La tragédie grecque, ou l’art de donner du temps au temps edit
Ainsi donc, à 1,2% d'excédent primaire la Grèce serait pillée par l'Europe… et à 1% Syriza restaurerait l'honneur de la Grèce !
Ainsi, une TVA normalisée à Mykonos serait le signe d'un comportement adulte de la Grèce, comme dirait Christine Lagarde… et la défense des retraites, le signe d'un comportement de joueur imbibé de théorie des jeux.
Ainsi, la promesse d'une renégociation de la dette, déjà promise au demeurant, serait le geste politique fondateur tant recherché par Tsipras… là où les laborieuses négociations techniques symboliseraient le vieux monde aboli de la Troïka.
Bref, la différence entre l’apocalypse du Grexit et « l’accord solide et durable » préservant l’euro, selon François Hollande, serait de 300 millions d’euros alors que la dette grecque est de 320 milliards d’euros et le PIB européen de 13 000 milliards d’euros.
À s’en tenir aux termes officiels du débat on a du mal à garder son sérieux et à trouver une justification à une négociation qui a détruit, en cinq mois, plus de valeur pour l’économie grecque que le montant total des concessions arrachées lors du nième sommet de la dernière chance.
En fait, lorsqu’on traite de la crise grecque, on confond en permanence trois niveaux de réalité, trois horizons.
Premier niveau, le compromis communautaire qui renvoie toujours à une échéance de court terme, au respect des normes communautaires et à une alternance politique locale. Deuxième niveau, la négociation, toujours présentée comme technique, toujours inscrite dans un cadre étroit est le cadre où se déploient les postures, se simulent les bras de fer, s’arrêtent les horloges, s’accomplissent les réelles avancées préparant les compromis de court terme.
Troisième niveau de réalité, le moment politique fondateur, toujours évoqué et revendiqué par le pays en difficulté, renvoie à l’espoir d’abolir les contraintes économiques au nom d’un intérêt supérieur, hier la grandeur de la Grèce qui nous a donné la démocratie ou aujourd’hui la nécessité de la sauver des griffes de Poutine.
Les dynamiques structurelles de convergence/divergence constituent la trame de l’action communautaire. Les échecs, les accidents, les objectifs inatteignables sont rarement le pur produit d’une conjoncture ingrate : ils renvoient le plus souvent à des faiblesses structurelles que la dynamique d’intégration et les politiques nationales d’adaptation ne sont pas parvenues à corriger.

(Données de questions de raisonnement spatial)
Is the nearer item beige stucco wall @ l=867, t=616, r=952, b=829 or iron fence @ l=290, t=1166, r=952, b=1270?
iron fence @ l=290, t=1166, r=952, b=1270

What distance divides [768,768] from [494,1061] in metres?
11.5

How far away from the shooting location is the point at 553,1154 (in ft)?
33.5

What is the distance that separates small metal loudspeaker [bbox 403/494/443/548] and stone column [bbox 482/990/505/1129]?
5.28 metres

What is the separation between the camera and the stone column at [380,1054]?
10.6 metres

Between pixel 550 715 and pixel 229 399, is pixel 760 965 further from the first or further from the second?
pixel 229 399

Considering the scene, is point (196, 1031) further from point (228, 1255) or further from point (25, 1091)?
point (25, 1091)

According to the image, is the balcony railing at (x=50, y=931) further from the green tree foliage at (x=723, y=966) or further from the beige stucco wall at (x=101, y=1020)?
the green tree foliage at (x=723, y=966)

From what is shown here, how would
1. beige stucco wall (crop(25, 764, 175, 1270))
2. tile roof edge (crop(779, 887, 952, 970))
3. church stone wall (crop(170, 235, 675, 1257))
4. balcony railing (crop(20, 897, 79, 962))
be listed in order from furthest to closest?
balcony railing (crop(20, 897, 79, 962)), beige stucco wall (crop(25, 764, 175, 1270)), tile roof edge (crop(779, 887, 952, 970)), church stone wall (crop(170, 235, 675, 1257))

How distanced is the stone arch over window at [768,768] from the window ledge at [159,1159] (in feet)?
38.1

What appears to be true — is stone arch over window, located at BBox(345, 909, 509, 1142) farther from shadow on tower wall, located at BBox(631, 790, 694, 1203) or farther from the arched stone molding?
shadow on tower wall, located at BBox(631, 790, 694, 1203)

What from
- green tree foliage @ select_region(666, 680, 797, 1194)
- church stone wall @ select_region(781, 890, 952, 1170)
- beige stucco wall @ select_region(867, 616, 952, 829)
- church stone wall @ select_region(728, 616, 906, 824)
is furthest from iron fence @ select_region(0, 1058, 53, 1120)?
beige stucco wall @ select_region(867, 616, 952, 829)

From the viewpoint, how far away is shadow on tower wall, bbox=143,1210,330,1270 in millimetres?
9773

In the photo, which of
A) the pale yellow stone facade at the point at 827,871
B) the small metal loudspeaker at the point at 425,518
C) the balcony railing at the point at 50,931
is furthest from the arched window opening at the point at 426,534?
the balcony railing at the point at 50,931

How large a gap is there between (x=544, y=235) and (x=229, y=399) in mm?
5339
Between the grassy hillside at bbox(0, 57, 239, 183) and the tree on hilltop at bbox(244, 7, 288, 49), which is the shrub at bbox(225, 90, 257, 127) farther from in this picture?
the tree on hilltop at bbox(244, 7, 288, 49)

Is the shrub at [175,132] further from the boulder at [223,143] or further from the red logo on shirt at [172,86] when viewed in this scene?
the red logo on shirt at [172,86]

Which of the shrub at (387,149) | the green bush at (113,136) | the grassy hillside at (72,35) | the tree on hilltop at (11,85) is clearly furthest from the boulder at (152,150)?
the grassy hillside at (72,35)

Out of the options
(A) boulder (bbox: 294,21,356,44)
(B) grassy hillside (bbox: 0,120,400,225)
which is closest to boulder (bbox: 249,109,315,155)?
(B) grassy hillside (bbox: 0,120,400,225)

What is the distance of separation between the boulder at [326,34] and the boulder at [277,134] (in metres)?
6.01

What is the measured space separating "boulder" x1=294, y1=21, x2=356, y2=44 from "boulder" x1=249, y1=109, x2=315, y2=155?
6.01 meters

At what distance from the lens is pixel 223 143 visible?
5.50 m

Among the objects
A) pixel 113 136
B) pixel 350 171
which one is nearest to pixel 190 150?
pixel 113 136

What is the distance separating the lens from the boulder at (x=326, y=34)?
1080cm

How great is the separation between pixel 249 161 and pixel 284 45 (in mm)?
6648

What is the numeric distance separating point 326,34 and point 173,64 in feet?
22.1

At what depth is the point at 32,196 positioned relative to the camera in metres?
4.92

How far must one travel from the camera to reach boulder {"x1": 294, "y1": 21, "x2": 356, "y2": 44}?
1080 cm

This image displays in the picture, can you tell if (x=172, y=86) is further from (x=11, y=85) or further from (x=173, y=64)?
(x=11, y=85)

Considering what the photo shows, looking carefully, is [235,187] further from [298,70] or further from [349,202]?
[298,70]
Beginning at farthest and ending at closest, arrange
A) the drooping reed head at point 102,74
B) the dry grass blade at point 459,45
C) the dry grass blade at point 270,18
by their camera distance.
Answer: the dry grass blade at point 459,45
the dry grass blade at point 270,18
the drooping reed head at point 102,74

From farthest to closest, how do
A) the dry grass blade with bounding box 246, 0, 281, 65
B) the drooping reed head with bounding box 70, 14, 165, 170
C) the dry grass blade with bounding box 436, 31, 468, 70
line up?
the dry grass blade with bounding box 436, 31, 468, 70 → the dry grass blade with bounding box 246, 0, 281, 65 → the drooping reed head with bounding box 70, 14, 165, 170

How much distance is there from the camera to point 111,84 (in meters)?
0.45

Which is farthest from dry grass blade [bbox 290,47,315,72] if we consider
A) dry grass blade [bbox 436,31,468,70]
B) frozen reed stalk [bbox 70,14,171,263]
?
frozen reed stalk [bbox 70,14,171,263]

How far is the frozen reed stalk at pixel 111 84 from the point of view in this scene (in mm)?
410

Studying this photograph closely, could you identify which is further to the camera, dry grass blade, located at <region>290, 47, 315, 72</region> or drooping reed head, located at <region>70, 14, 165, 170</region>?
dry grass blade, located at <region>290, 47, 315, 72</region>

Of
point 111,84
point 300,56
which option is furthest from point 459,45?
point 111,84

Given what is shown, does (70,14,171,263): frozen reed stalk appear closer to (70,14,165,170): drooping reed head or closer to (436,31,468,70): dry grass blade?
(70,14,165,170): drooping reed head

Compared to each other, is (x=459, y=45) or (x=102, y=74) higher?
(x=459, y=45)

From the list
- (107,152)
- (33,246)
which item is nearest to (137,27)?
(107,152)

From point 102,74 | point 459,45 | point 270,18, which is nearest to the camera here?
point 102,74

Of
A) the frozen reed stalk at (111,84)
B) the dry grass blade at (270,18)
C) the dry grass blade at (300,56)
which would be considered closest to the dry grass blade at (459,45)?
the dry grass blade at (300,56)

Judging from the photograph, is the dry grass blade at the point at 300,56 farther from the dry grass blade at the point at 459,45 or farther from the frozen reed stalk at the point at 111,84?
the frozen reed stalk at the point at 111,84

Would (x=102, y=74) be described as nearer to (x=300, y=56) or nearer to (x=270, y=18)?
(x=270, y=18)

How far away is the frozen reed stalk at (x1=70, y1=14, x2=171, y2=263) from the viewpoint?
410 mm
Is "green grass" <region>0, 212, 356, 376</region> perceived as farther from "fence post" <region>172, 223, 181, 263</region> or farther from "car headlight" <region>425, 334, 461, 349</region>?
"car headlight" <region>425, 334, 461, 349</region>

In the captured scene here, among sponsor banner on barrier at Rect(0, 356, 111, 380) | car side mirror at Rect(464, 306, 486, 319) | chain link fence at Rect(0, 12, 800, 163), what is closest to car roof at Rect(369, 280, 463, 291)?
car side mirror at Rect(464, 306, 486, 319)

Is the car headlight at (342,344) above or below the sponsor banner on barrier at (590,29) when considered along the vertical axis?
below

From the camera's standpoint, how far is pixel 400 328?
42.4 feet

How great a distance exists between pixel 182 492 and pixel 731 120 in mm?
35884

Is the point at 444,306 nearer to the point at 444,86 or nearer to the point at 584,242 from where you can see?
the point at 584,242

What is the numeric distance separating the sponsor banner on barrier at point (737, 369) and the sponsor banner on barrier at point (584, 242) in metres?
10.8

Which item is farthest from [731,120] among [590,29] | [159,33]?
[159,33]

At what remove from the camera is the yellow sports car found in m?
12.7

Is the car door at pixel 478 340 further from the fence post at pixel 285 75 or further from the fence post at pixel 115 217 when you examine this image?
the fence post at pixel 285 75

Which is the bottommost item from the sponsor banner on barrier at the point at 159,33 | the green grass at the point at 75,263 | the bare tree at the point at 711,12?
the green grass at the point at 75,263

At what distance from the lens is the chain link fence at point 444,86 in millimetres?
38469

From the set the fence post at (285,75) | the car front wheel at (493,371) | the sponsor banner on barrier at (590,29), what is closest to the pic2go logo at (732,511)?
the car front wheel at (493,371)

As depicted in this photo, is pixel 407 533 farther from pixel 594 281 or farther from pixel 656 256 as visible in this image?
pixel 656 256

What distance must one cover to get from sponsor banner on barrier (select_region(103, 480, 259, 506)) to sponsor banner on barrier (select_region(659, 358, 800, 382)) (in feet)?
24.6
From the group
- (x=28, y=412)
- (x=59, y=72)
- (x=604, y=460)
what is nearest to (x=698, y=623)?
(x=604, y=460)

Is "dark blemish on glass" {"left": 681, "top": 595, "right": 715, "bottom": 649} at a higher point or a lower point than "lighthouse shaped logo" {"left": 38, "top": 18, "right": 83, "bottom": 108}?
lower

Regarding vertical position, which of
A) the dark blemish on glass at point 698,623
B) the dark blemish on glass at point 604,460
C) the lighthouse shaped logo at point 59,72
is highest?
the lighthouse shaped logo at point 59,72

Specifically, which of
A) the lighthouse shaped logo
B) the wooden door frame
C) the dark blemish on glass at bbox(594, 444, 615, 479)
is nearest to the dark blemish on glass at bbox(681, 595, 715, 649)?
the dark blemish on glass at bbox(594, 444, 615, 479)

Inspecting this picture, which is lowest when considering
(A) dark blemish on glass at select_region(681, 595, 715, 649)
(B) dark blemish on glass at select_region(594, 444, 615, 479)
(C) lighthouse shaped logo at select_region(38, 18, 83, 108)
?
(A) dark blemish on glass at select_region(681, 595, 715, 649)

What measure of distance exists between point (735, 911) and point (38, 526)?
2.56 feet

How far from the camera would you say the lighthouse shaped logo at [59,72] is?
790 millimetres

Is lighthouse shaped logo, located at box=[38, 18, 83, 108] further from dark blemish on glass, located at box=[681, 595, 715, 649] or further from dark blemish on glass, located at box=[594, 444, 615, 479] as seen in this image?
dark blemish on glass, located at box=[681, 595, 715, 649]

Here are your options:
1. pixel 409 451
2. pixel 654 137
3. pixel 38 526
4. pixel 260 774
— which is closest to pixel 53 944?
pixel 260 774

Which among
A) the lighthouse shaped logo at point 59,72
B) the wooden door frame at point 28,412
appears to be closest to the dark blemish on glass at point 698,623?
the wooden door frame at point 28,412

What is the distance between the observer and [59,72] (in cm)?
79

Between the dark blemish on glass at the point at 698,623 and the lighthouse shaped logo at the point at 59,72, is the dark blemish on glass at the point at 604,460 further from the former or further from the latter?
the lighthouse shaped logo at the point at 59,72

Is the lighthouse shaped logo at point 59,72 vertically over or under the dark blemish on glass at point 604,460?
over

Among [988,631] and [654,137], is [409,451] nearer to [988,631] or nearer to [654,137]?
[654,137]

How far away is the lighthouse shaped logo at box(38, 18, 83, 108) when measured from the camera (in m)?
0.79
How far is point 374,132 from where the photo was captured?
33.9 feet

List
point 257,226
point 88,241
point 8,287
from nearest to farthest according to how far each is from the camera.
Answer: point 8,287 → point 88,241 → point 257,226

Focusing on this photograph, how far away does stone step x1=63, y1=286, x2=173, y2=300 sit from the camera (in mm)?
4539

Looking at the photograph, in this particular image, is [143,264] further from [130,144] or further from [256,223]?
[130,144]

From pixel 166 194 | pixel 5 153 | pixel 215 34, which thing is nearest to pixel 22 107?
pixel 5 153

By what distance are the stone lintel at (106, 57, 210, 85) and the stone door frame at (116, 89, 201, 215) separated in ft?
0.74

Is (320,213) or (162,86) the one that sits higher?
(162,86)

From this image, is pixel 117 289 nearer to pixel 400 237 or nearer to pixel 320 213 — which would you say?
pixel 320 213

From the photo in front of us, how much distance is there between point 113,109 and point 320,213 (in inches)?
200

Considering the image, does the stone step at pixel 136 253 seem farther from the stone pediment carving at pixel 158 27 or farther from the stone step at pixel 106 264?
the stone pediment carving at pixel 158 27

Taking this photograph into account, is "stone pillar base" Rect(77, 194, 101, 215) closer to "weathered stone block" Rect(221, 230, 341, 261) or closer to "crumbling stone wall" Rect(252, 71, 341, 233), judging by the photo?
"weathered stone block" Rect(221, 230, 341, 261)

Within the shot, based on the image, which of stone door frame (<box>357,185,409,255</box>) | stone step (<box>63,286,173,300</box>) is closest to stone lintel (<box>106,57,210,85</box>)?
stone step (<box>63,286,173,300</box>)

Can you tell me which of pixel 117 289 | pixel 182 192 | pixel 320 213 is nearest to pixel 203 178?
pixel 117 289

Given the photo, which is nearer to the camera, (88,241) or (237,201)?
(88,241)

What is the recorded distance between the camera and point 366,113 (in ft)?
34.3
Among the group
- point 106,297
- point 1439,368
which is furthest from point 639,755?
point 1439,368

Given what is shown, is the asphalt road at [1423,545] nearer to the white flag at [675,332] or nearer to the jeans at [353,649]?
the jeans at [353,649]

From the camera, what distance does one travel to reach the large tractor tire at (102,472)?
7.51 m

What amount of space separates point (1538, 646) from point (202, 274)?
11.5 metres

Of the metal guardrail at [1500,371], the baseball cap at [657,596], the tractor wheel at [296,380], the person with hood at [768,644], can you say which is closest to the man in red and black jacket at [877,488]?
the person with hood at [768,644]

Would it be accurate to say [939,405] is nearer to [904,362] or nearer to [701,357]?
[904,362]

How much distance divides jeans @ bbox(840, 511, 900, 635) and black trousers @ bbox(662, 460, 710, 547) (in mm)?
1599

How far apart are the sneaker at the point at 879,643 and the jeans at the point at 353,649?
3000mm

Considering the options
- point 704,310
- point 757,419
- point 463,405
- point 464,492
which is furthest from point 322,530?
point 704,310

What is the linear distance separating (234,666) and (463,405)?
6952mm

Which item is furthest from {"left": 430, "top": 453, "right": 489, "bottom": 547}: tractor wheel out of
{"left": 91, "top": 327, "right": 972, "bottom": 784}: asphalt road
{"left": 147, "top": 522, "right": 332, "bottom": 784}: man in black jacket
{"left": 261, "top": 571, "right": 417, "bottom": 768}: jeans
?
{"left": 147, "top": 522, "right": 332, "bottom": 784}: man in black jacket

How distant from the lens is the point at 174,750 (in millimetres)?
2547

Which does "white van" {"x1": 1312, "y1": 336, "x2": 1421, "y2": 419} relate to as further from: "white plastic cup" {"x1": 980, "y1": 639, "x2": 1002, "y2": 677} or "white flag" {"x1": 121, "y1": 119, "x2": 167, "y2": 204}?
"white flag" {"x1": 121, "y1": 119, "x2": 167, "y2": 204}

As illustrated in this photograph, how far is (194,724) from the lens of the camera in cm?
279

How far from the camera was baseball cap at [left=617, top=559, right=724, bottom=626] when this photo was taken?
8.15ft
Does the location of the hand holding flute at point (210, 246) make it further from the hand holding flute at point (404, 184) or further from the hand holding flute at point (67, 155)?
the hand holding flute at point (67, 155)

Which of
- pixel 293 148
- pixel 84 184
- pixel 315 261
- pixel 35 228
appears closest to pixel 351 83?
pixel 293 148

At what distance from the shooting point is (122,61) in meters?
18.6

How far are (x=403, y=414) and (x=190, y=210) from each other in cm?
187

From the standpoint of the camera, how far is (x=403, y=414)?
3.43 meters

## [Série d'exercices]
1 - Relevez toutes les personnes désignées par leur nom dans l'extrait sur la crise grecque.
2 - Indiquez combien de lignes des entrées contiennent la chaîne « church », en respectant la casse, et donnez uniquement ce nombre.
L'extrait sur la crise grecque et les entrées proviennent de sources différentes.

## [Résultats des exercices]
1 - Christine Lagarde, Tsipras, François Hollande, Poutine

2 - 4